- [Task]: In the records below, change every "metal fence" to "wire fence" and leave everything else as it is.

------ Material provided

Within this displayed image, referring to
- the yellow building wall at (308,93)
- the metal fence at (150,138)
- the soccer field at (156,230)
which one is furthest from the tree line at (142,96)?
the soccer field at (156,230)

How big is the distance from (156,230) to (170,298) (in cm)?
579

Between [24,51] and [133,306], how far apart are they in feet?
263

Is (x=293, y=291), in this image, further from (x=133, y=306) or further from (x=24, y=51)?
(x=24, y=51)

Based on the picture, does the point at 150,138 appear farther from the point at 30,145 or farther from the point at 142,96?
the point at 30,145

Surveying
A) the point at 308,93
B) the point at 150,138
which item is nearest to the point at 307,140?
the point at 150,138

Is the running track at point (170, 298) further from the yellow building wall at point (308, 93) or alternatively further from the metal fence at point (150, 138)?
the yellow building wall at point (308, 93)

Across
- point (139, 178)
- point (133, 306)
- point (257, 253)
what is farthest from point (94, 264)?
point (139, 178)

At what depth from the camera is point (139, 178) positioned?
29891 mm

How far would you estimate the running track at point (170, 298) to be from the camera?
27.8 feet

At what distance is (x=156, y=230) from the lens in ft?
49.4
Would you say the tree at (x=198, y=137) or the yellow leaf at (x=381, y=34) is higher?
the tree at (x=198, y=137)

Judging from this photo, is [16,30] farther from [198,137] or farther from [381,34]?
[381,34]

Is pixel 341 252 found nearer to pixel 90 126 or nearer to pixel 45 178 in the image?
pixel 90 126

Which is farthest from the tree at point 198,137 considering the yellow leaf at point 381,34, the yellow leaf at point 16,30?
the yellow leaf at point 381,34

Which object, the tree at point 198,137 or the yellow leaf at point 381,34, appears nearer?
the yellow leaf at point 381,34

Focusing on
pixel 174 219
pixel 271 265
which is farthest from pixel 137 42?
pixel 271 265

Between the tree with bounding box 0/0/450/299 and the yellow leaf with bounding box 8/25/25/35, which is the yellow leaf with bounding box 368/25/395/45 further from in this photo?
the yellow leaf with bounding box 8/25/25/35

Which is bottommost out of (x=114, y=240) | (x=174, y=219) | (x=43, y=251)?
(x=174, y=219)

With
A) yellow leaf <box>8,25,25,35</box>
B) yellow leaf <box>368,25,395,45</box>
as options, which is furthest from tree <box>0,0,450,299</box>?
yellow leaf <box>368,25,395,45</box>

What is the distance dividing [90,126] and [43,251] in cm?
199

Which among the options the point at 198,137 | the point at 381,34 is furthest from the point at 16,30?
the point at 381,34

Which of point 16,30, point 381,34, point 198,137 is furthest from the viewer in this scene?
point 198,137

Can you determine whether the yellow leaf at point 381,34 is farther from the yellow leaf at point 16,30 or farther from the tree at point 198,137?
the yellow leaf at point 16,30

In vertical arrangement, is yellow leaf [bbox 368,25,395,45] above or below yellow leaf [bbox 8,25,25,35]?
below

------------

- [Solution to the exercise]:
Within this displayed image, referring to
- the yellow building wall at (308,93)
- the wire fence at (150,138)
- the soccer field at (156,230)
which one is furthest from the tree line at (142,96)?
the soccer field at (156,230)

How big is the distance from (156,230) to (170,298) (in cm)?
579

Between [24,51] and [133,306], how far apart are they in feet?
263

Is (x=293, y=291), in this image, further from (x=133, y=306) or further from (x=24, y=51)?
(x=24, y=51)

Based on the picture, does the point at 150,138 appear farther from the point at 30,145 or farther from the point at 142,96?
the point at 30,145

Surveying
A) the point at 308,93
B) the point at 150,138
which item is nearest to the point at 307,140?
the point at 150,138

Is the running track at point (170, 298) further from the yellow building wall at point (308, 93) or alternatively further from the wire fence at point (150, 138)?
the yellow building wall at point (308, 93)

Across
- point (139, 178)
- point (133, 306)
- point (257, 253)
what is farthest from point (94, 264)?
point (139, 178)

At what depth from the camera is point (139, 178) positioned?
29891 mm

How far would you estimate the running track at point (170, 298) to be from the camera?
27.8 feet

At what distance is (x=156, y=230) from the lens in ft?
49.4
Would you say the tree at (x=198, y=137) or the yellow leaf at (x=381, y=34) is higher?
the tree at (x=198, y=137)

Judging from this photo, is [16,30] farther from [198,137] or farther from [381,34]?
[381,34]

Is pixel 341 252 found nearer to pixel 90 126 or nearer to pixel 45 178 in the image?
pixel 90 126

Which is farthest from the tree at point 198,137 considering the yellow leaf at point 381,34, the yellow leaf at point 16,30?
the yellow leaf at point 381,34

Which object, the tree at point 198,137 or the yellow leaf at point 381,34, appears nearer?
the yellow leaf at point 381,34

Focusing on
pixel 174 219
pixel 271 265
which is farthest from pixel 137 42?
pixel 271 265

Between the tree with bounding box 0/0/450/299 and the yellow leaf with bounding box 8/25/25/35, which is the yellow leaf with bounding box 368/25/395/45 further from in this photo?
the yellow leaf with bounding box 8/25/25/35

Which is bottommost out of (x=114, y=240) | (x=174, y=219) | (x=43, y=251)?
(x=174, y=219)

With
A) yellow leaf <box>8,25,25,35</box>
B) yellow leaf <box>368,25,395,45</box>
as options, which is furthest from tree <box>0,0,450,299</box>?
yellow leaf <box>368,25,395,45</box>

What is the distance dividing [90,126] and [43,251] in cm?
199

Which among the options the point at 198,137 | the point at 381,34 is furthest from the point at 16,30?
the point at 381,34

Which of point 16,30, point 381,34, point 198,137 is furthest from the viewer in this scene?
point 198,137

Can you determine whether the yellow leaf at point 381,34 is farther from the yellow leaf at point 16,30 or farther from the tree at point 198,137?
the yellow leaf at point 16,30

In vertical arrangement, is yellow leaf [bbox 368,25,395,45] above or below yellow leaf [bbox 8,25,25,35]?
below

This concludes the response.